THE REQUEST -
Rewrite the rows between the line holding "Looking at the photo, which" and the end of the rows, inclusive, with the requests unchanged. In the answers, multiply every number (point coordinates and distances) by 1.95 and round each to as many decimals as it had, rounding halves up.

SUPPLIED MATERIAL -
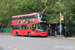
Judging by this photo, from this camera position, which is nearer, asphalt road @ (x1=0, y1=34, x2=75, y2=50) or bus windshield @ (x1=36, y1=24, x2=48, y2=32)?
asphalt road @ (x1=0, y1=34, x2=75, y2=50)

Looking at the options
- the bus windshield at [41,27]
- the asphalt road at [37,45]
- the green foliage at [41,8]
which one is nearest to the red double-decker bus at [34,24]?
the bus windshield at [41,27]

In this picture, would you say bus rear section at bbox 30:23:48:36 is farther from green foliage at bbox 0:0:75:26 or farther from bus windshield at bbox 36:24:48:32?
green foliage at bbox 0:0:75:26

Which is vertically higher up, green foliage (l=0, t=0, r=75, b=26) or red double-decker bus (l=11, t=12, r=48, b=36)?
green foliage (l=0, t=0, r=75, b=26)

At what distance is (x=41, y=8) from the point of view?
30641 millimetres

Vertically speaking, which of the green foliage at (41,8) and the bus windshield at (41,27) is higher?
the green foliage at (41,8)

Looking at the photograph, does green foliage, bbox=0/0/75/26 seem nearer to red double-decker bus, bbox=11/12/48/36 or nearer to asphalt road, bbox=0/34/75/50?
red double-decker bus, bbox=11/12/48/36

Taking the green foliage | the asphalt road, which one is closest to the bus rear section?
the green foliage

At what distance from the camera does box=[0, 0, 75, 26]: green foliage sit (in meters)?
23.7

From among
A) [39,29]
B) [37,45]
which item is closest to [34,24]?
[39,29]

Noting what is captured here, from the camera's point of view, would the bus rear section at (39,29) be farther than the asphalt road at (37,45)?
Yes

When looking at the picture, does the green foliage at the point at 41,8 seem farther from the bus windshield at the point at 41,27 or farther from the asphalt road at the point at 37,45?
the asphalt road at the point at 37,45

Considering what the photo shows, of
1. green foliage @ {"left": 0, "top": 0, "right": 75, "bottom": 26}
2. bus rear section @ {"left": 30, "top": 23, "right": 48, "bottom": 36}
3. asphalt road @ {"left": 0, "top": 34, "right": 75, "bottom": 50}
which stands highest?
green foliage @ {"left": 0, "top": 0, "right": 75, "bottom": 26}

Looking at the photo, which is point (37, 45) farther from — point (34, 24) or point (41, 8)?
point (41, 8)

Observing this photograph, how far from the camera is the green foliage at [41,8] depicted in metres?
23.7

WRITTEN SOLUTION -
Looking at the photo, which is point (37, 45) farther from — point (34, 24) or point (41, 8)?
point (80, 16)

Observing this photograph, how far from the camera is the green foliage at [41,8] depicted in metres?
46.2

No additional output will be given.